Given text>
In this book, Fortey gives a passionate and often lyrical account of his life with trilobites, a group of extinct marine arthropods related to the living horseshoe crabs and spiders, which lived from 540 to 260 million years ago. Trilobites are indeed fascinating. They look a bit like large woodlice, but show an amazing diversity of morphologies. What's more, their preserved anatomy is complex enough to allow scientists to reconstruct the group's relationships and evolutionary history.

In a vivid, popular style, full of didactic metaphors and anecdotes, Fortey writes about how his passion for trilobites arose when he was 14, how he was trained by his mentor Harry Whittington, how he discovered new trilobites in the rocks of Spitsbergen, China, Thailand and Australia, and his life with colleagues in the small community of trilobite specialists. He also recounts the history of trilobite research, how early palaeontologists gradually revealed the most intimate details of trilobite anatomy: the amazing structure of their eyes, and their long-elusive appendages and gills. Fortey uses trilobites to explain how palaeontologists work, from basic fieldwork and identifying and describing species to far-reaching generalizations about evolution. Seen in this way, the book is an excellent introduction to the basic practice of palaeontology and systematics.

Trilobites have been in at the birth of several theories about the process of evolution. For example, there is Niles Eldredge and Stephen Jay Gould's 'punctuated equilibria', an evolutionary pattern where a species shows a long period of stability (equilibrium) and is then suddenly replaced by its closest related species (punctuation). Or there is McNamara's 'heterochronism', an evolutionary process involving shifts in the timing of the development of certain organs, and hence shifts in the morphology of the entire organism. Trilobites are also there at the Cambrian explosion -- the period 540 million years ago where most major animal groups appear suddenly in the fossil record. Fortey uses trilobite examples to explain and discuss these palaeontological classics.

Required tasks>
A. According to the trilobite book review, who trained Fortey as his mentor?
B. Reproduce the entries verbatim from their first line through the line containing "527 centimetres", inclusive.

Recorded information>
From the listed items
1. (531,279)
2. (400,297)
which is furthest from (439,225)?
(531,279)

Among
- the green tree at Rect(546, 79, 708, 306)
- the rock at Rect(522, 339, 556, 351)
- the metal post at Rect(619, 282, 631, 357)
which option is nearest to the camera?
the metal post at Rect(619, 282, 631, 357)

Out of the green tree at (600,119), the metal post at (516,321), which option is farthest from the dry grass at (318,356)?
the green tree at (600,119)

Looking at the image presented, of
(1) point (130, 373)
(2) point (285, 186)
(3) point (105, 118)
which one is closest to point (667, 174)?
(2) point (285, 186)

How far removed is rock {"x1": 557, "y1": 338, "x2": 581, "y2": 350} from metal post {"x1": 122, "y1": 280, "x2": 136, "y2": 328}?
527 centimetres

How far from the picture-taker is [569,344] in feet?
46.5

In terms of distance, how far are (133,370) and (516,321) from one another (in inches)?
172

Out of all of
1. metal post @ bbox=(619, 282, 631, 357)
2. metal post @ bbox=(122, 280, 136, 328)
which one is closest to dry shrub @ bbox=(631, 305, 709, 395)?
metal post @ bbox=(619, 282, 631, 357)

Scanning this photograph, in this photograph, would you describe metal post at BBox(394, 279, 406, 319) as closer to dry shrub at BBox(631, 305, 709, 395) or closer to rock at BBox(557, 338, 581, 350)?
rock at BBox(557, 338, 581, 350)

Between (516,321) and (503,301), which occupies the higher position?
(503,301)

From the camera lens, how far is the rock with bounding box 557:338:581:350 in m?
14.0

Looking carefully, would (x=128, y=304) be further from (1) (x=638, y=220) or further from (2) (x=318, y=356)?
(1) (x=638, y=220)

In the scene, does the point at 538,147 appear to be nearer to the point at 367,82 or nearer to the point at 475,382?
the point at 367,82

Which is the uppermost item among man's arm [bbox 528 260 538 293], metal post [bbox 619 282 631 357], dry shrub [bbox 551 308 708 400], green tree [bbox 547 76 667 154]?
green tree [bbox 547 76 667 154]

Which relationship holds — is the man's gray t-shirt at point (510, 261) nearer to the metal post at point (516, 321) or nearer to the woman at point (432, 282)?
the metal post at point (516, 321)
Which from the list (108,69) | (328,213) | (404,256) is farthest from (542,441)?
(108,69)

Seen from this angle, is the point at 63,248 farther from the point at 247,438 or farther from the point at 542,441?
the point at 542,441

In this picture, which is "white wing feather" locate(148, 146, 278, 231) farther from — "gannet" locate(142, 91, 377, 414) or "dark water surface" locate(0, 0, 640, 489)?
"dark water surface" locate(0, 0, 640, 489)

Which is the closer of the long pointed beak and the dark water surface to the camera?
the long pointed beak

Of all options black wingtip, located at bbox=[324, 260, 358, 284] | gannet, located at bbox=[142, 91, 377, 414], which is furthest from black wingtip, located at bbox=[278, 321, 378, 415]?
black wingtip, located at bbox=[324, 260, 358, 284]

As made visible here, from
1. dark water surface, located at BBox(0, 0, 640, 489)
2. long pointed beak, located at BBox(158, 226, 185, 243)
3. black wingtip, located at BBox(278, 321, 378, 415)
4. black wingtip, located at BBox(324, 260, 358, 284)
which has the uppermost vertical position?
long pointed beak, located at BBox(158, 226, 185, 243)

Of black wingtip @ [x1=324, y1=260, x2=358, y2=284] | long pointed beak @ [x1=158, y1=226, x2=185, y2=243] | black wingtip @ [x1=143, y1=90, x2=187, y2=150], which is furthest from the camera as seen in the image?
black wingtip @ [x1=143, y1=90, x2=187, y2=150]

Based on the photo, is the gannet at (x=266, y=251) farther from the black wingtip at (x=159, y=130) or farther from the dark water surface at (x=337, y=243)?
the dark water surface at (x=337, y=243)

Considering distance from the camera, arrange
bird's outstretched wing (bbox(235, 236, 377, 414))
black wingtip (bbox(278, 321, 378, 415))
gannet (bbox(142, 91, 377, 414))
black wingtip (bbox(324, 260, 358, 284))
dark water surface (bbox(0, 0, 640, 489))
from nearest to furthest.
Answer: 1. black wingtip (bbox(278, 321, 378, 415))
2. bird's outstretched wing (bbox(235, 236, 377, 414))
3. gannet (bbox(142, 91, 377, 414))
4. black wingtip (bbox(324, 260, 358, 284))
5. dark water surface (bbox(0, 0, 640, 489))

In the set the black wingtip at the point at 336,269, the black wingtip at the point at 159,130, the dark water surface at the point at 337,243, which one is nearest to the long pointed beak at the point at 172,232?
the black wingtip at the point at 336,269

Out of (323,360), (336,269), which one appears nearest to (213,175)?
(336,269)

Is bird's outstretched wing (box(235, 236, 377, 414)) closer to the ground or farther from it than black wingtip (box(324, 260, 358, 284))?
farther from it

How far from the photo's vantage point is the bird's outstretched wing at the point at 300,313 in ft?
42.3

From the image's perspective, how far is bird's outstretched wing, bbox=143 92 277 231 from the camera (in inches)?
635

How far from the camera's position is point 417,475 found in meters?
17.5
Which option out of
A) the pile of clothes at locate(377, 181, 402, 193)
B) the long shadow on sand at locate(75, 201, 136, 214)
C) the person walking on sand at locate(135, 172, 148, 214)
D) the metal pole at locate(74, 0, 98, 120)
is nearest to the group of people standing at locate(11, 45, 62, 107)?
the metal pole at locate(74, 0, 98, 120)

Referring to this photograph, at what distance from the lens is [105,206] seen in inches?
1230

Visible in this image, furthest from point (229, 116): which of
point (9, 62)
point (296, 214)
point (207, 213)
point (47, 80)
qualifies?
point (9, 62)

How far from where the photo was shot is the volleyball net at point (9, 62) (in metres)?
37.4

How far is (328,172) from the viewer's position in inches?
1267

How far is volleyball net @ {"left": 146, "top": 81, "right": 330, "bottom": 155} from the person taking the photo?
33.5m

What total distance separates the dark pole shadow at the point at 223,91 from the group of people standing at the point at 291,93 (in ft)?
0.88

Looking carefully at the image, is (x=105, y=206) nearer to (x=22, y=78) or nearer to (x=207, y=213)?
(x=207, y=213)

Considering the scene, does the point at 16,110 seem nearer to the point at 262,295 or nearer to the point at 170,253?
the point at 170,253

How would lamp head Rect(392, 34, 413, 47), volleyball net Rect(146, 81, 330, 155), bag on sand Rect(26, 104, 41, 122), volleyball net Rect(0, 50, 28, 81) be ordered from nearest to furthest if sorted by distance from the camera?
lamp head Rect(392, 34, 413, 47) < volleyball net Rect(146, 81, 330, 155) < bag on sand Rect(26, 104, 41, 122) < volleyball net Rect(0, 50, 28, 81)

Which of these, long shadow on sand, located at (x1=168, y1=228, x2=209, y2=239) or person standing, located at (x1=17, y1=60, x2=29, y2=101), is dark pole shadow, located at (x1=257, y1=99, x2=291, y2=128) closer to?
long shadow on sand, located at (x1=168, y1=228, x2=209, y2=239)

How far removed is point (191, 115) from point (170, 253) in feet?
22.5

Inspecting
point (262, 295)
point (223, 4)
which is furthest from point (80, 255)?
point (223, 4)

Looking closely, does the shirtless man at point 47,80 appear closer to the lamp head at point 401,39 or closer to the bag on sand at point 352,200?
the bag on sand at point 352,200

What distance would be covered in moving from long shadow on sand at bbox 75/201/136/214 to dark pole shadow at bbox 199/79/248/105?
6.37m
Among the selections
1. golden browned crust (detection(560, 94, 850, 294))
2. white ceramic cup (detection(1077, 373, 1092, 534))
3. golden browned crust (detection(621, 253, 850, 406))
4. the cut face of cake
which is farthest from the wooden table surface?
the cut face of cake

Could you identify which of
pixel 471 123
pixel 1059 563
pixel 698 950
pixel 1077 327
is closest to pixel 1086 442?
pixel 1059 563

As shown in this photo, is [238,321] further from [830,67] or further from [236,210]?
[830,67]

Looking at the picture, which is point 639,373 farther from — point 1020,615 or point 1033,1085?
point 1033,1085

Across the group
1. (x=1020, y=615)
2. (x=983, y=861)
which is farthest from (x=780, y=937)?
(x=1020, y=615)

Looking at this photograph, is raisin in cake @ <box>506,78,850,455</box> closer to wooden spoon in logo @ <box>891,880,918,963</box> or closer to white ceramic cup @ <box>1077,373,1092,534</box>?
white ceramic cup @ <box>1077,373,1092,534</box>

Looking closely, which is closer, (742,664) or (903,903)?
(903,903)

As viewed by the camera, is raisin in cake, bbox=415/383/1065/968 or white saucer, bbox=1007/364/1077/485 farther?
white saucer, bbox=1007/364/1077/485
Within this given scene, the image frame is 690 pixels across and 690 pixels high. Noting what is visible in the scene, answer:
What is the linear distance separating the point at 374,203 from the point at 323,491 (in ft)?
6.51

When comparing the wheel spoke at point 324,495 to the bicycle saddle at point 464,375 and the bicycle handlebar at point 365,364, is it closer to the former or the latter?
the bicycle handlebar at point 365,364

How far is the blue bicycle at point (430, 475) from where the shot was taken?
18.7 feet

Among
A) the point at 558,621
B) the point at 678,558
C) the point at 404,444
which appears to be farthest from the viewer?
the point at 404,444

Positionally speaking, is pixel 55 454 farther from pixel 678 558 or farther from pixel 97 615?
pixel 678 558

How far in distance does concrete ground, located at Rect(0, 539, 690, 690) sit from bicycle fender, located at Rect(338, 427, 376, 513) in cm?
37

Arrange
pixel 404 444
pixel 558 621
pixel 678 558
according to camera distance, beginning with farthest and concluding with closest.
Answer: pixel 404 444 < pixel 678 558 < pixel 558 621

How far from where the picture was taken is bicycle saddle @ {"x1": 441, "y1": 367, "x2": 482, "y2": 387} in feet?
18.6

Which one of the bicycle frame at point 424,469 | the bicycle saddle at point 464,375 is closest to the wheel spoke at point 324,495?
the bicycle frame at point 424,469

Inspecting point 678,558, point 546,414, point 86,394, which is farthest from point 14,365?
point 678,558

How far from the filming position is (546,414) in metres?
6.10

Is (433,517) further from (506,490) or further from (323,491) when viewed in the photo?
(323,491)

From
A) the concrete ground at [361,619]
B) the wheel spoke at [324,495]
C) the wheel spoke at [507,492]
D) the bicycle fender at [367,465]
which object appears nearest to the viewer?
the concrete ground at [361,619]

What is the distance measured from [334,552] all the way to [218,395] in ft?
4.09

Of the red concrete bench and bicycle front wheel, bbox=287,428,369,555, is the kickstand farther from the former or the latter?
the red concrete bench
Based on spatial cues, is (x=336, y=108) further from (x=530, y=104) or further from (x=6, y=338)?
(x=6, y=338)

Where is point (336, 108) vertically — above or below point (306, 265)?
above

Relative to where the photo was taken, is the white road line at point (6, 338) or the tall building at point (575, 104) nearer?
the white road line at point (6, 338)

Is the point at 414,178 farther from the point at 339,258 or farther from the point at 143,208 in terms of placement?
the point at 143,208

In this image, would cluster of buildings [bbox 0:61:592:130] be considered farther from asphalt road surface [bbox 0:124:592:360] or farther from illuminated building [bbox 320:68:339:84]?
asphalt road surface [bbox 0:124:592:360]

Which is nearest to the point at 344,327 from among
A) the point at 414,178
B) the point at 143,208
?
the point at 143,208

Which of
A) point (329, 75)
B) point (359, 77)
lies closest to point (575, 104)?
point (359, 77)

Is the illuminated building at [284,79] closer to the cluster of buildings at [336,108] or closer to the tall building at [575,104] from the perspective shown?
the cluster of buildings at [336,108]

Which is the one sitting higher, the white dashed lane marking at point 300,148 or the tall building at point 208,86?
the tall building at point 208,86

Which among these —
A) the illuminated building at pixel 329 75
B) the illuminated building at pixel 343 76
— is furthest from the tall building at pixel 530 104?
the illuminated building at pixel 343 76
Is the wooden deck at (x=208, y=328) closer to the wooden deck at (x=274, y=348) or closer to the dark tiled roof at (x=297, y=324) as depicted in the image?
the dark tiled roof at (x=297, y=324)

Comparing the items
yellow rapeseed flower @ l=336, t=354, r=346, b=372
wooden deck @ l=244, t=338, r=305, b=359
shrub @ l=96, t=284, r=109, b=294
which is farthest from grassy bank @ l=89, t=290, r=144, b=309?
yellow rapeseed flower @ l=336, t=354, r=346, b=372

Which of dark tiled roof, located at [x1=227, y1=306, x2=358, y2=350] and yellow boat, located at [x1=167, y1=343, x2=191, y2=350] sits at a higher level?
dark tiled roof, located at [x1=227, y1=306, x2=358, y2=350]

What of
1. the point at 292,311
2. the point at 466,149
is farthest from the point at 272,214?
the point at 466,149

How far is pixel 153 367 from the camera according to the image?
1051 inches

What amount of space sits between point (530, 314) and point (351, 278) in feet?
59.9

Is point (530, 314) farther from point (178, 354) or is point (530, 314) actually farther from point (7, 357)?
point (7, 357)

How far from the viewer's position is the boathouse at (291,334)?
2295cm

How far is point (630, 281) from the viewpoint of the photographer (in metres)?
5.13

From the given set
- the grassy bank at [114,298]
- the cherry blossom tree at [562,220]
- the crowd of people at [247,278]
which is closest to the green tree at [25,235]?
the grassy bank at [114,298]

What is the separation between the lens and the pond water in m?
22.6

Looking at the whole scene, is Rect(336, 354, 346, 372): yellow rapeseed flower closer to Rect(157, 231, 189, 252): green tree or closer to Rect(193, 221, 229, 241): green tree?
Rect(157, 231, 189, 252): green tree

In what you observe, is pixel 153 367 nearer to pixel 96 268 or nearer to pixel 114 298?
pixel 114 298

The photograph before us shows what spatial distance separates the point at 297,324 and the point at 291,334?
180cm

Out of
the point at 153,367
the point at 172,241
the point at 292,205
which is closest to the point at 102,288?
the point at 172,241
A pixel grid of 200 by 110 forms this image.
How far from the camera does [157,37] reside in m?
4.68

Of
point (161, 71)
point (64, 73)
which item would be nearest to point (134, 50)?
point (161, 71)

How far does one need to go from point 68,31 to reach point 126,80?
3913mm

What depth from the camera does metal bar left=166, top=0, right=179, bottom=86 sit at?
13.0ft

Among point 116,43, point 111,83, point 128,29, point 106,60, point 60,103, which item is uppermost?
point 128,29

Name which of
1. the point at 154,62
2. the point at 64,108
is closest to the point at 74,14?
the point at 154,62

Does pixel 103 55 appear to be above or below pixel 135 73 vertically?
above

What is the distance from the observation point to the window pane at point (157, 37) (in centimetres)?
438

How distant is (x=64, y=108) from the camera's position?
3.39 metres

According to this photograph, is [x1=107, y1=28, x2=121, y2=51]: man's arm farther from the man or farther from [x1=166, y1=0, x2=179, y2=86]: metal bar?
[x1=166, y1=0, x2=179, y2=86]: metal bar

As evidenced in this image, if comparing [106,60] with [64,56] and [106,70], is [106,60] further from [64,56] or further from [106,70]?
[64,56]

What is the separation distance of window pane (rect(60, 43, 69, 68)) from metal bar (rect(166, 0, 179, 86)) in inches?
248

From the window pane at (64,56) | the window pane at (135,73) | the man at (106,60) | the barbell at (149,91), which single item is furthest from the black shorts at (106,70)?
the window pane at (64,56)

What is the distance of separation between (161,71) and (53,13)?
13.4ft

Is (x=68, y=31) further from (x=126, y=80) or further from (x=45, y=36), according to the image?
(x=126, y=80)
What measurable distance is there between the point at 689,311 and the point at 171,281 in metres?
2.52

Per-task answers>
A. Harry Whittington.

B.
From the listed items
1. (531,279)
2. (400,297)
which is furthest from (439,225)?
(531,279)

Among
- the green tree at Rect(546, 79, 708, 306)
- the rock at Rect(522, 339, 556, 351)
- the metal post at Rect(619, 282, 631, 357)
which option is nearest to the camera?
the metal post at Rect(619, 282, 631, 357)

Out of the green tree at (600,119), the metal post at (516,321), which option is farthest from the dry grass at (318,356)?
the green tree at (600,119)

Looking at the image presented, of
(1) point (130, 373)
(2) point (285, 186)
(3) point (105, 118)
which one is closest to point (667, 174)?
(2) point (285, 186)

How far removed is rock {"x1": 557, "y1": 338, "x2": 581, "y2": 350} from metal post {"x1": 122, "y1": 280, "x2": 136, "y2": 328}?
527 centimetres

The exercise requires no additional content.